The decision, made during a board meeting last Friday, was in response to the failure to disclose a leak of radioactive rainwater that came to light last month.

Officials said Tepco will nail down the new policy by March 30 and present it to its nuclear reform monitoring panel of external experts.

Last month, Tepco said radiation-contaminated rainwater flowing through a drainage ditch that runs close to reactor buildings at Fukushima No. 1 had been leaking into the sea. The water’s radiation level exceeded legal limits, it said.

Tepco said it became aware of the situation last spring but did not disclose it, thinking the information was not of interest to the public compared with updates on decommissioning efforts at the plant, including the condition of tanks being used to store highly tainted water.

Tepco eventually disclosed the information late last month after it identified what appeared to be the source of contamination for the leaked rainwater.
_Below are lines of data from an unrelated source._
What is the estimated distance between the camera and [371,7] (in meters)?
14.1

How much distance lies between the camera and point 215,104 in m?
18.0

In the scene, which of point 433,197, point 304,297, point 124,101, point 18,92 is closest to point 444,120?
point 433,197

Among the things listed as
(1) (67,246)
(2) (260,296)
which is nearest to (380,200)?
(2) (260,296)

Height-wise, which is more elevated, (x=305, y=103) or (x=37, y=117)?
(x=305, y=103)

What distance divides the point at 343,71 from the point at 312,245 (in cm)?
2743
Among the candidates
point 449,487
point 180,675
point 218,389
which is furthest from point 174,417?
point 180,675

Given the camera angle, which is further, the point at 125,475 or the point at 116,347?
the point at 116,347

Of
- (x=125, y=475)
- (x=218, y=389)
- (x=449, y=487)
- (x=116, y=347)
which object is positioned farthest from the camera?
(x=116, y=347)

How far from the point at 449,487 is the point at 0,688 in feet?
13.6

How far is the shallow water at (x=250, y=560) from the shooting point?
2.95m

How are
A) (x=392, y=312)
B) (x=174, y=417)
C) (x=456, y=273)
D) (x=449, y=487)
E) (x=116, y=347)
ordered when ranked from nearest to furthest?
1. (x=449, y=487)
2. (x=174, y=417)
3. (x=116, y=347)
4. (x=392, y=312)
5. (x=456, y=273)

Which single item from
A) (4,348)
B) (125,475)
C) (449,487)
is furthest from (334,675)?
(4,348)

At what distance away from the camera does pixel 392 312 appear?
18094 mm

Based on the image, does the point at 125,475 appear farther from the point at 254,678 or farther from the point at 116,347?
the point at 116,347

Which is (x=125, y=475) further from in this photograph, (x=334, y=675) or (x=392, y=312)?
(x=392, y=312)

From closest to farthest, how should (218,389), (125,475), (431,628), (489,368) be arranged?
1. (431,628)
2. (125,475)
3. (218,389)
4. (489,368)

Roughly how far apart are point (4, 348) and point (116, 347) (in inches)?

“The reform committee suggested that we disclose data swiftly even when we can’t fully explain what the data means, so the new information disclosure policy will be more focused on swiftness of disclosure,” Tepco spokesman Isao Shirai said Monday during a news conference.

Asked how much data remains undisclosed, Shirai said that to the best of his knowledge much of the data has already been released. But he added that some of the data subject to regular monitoring is not disclosed unless it involves high levels of radiation.